问题
I have a data frame with 5 variables: Lot / Wafer / Serial Number / Voltage / Amplification. In this data frame there are 1020 subsets grouped by Serial_number. Each subset has a certain number of measurement data points (Amplification against voltage).
I fit the data with
summary(fit2.lme <- lmer(log(log(Amplification)) ~ poly(Voltage, 3) + (poly(Voltage, 1) | Serial_number),
+ data = APD))
which yields:
Linear mixed model fit by REML ['lmerMod']
Formula: log(log(Amplification)) ~ poly(Voltage, 3) + (poly(Voltage, 1) | Serial_number)
Data: APD
REML criterion at convergence: 35286.1
Scaled residuals:
Min 1Q Median 3Q Max
-20.7724 -0.2438 -0.1297 0.2434 13.2663
Random effects:
Groups Name Variance Std.Dev. Corr
Serial_number (Intercept) 1.439e-02 0.1199
poly(Voltage, 1) 2.042e+03 45.1908 -0.76
Residual 8.701e-02 0.2950
Number of obs: 76219, groups: Serial_number, 1020
Fixed effects:
Estimate Std. Error t value
(Intercept) 5.944e-02 3.914e-03 15.2
poly(Voltage, 3)1 5.862e+02 1.449e+00 404.5
poly(Voltage, 3)2 -1.714e+02 3.086e-01 -555.4
poly(Voltage, 3)3 4.627e+01 3.067e-01 150.8
Correlation of Fixed Effects:
(Intr) p(V,3)1 p(V,3)2
ply(Vlt,3)1 -0.713
ply(Vlt,3)2 0.015 -0.004
ply(Vlt,3)3 0.004 0.012 0.018
and when I add a higher polynomial in the random effects I get a warning:
> summary(fit3.lme <- lmer(log(log(Amplification)) ~ poly(Voltage, 3) + (poly(Voltage, 2) | Serial_number),
+ data = APD))
Linear mixed model fit by REML ['lmerMod']
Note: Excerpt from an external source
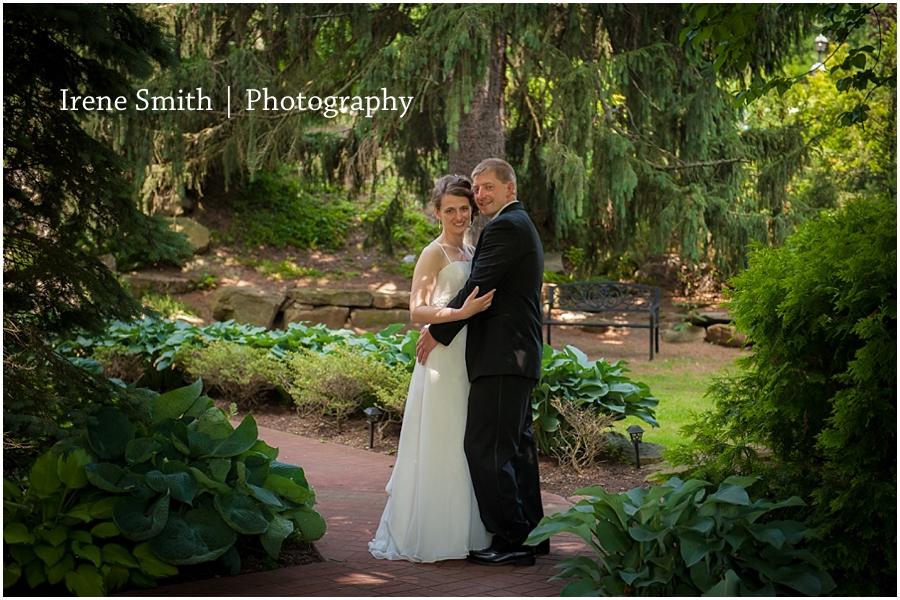 Foxburg-Clarion-Oil-City-Frankin-Pennsylvania-Wedding-Photography_0004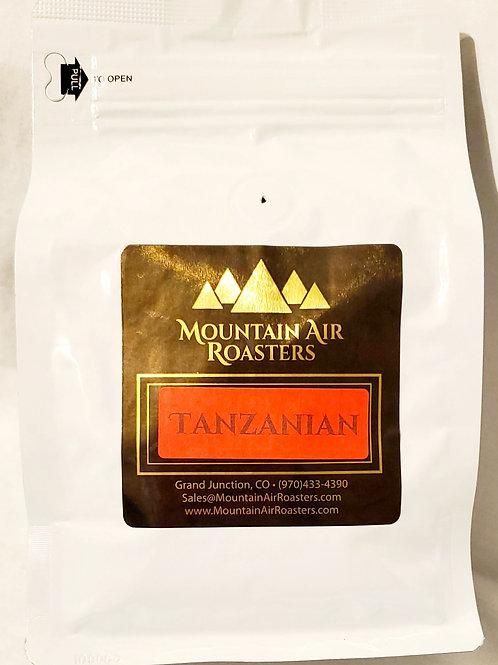 Mountain Air Roasters (Tanzanian Coffee)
Formula: log(log(Amplification)) ~ poly(Voltage, 3) + (poly(Voltage, 2) | Serial_number)
Data: APD
REML criterion at convergence: 16285.9
Scaled residuals:
Min 1Q Median 3Q Max
-20.5042 -0.2393 -0.0697 0.3165 13.9634
Random effects:
Groups Name Variance Std.Dev. Corr
Serial_number (Intercept) 1.584e-02 0.1259
poly(Voltage, 2)1 1.777e+03 42.1536 -0.67
poly(Voltage, 2)2 1.579e+03 39.7365 0.87 -0.95
Residual 6.679e-02 0.2584
Number of obs: 76219, groups: Serial_number, 1020
Fixed effects:
Estimate Std. Error t value
(Intercept) 5.858e-02 4.062e-03 14.4
poly(Voltage, 3)1 5.938e+02 1.351e+00 439.5
poly(Voltage, 3)2 -1.744e+02 1.276e+00 -136.7
poly(Voltage, 3)3 5.719e+01 2.842e-01 201.2
Correlation of Fixed Effects:
(Intr) p(V,3)1 p(V,3)2
ply(Vlt,3)1 -0.641
ply(Vlt,3)2 0.825 -0.906
ply(Vlt,3)3 -0.001 0.030 -0.004
convergence code: 1
Model failed to converge with max|grad| = 2.22294 (tol = 0.002, component 1)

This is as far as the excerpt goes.